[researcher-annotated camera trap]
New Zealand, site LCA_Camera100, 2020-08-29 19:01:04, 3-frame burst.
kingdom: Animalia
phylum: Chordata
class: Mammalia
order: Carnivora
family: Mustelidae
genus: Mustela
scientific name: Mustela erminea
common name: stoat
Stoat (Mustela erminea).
====
## [Exercise instructions]
The entries are to be duplicated exactly, with nothing changed.

## [Response]
[researcher-annotated camera trap]
New Zealand, site LCA_Camera100, 2020-08-29 19:01:04, 3-frame burst.
kingdom: Animalia
phylum: Chordata
class: Mammalia
order: Carnivora
family: Mustelidae
genus: Mustela
scientific name: Mustela erminea
common name: stoat
Stoat (Mustela erminea).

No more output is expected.